● Task objective
Transcribe every line of the material below verbatim, omitting the pictures from your output.

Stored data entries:

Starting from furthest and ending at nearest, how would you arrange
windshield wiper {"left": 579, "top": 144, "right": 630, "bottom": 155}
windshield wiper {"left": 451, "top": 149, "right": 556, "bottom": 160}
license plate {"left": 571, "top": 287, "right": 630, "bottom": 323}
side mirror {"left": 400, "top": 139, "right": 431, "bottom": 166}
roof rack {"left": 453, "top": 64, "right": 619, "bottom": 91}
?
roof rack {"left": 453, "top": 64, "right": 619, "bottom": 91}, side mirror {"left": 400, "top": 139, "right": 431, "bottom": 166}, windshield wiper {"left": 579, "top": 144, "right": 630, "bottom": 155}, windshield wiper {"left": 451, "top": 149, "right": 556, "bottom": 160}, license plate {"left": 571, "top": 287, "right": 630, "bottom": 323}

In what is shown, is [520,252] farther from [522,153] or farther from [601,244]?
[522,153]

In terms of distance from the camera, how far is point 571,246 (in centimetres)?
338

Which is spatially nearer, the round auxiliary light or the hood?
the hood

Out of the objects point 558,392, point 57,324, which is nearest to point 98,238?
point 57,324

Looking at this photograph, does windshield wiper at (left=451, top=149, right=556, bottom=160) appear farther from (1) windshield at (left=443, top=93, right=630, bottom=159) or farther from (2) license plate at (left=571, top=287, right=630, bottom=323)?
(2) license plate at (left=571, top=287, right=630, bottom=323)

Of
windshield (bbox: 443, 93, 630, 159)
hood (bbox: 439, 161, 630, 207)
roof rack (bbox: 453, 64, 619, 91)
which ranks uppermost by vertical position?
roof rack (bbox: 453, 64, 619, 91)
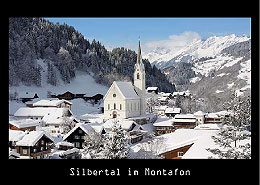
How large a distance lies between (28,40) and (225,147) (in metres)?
40.5

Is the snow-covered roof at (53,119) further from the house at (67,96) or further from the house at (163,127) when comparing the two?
the house at (67,96)

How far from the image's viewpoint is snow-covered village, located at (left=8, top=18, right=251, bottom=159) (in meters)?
7.05

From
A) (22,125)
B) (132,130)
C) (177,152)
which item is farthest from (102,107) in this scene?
(177,152)

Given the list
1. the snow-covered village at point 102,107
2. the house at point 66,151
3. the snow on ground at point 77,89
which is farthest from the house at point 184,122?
the snow on ground at point 77,89

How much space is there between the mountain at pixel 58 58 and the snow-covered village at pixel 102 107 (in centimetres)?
13

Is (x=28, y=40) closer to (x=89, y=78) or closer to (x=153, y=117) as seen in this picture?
(x=89, y=78)

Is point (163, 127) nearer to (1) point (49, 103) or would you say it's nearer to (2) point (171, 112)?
(2) point (171, 112)

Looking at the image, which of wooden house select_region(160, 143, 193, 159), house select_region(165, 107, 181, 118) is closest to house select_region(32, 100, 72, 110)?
house select_region(165, 107, 181, 118)

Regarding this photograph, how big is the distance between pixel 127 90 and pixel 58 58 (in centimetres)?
2455

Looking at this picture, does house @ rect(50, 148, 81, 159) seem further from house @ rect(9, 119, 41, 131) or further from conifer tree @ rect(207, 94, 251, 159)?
conifer tree @ rect(207, 94, 251, 159)

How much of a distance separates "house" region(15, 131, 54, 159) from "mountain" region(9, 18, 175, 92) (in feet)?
85.2
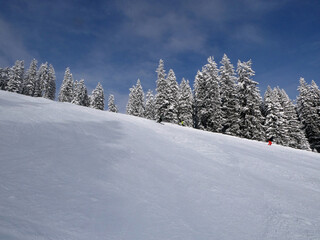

● Worked solution
Starting from furthest and ending at nearest, how would you arrange
windshield wiper {"left": 579, "top": 144, "right": 630, "bottom": 155}
windshield wiper {"left": 451, "top": 149, "right": 556, "bottom": 160}
license plate {"left": 571, "top": 287, "right": 630, "bottom": 323}
side mirror {"left": 400, "top": 139, "right": 431, "bottom": 166}
roof rack {"left": 453, "top": 64, "right": 619, "bottom": 91}
?
roof rack {"left": 453, "top": 64, "right": 619, "bottom": 91}, side mirror {"left": 400, "top": 139, "right": 431, "bottom": 166}, windshield wiper {"left": 579, "top": 144, "right": 630, "bottom": 155}, windshield wiper {"left": 451, "top": 149, "right": 556, "bottom": 160}, license plate {"left": 571, "top": 287, "right": 630, "bottom": 323}

In what is shown, is [520,252] farther from [522,153] or farther from [601,244]?
[522,153]

In terms of distance from the camera, how far is point 571,246 (in centimetres)?
338

Which is spatially nearer, the round auxiliary light or the hood?
the hood

Out of the objects point 558,392, point 57,324, which is nearest to point 98,238?
point 57,324

Looking at this photograph, does windshield wiper at (left=451, top=149, right=556, bottom=160) appear farther from (1) windshield at (left=443, top=93, right=630, bottom=159) or farther from (2) license plate at (left=571, top=287, right=630, bottom=323)?
(2) license plate at (left=571, top=287, right=630, bottom=323)

Of
windshield (bbox: 443, 93, 630, 159)
hood (bbox: 439, 161, 630, 207)
roof rack (bbox: 453, 64, 619, 91)
which ranks uppermost by vertical position?
roof rack (bbox: 453, 64, 619, 91)
How large a distance lies between (28,40) and (225,147) (in metres)?
40.5

Is the snow-covered roof at (53,119) further from the house at (67,96) or further from the house at (163,127) when comparing the two?
the house at (67,96)

How far from the image's viewpoint is snow-covered village, located at (left=8, top=18, right=251, bottom=159) (in meters)?
7.05

From
A) (22,125)
B) (132,130)
C) (177,152)
which item is farthest from (102,107) in this scene?
(177,152)

Given the list
1. the snow-covered village at point 102,107
2. the house at point 66,151
3. the snow on ground at point 77,89
which is farthest from the house at point 184,122?
the snow on ground at point 77,89

How much space is there between the mountain at pixel 58 58 and the snow-covered village at pixel 102 107 (in centimetres)?
13

Is (x=28, y=40) closer to (x=89, y=78) or closer to (x=153, y=117) as seen in this picture?
(x=89, y=78)

Is point (163, 127) nearer to (1) point (49, 103) or would you say it's nearer to (2) point (171, 112)?
(2) point (171, 112)

Looking at the image, which of wooden house select_region(160, 143, 193, 159), house select_region(165, 107, 181, 118) is closest to house select_region(32, 100, 72, 110)?
house select_region(165, 107, 181, 118)

Regarding this photograph, how big is the distance between pixel 127 90 and pixel 58 58 (in centimetres)?
2455

Looking at this picture, does house @ rect(50, 148, 81, 159) seem further from house @ rect(9, 119, 41, 131) or further from conifer tree @ rect(207, 94, 251, 159)?
conifer tree @ rect(207, 94, 251, 159)

How much of a distance separates "house" region(15, 131, 54, 159) from "mountain" region(9, 18, 175, 92) (in feet)?
85.2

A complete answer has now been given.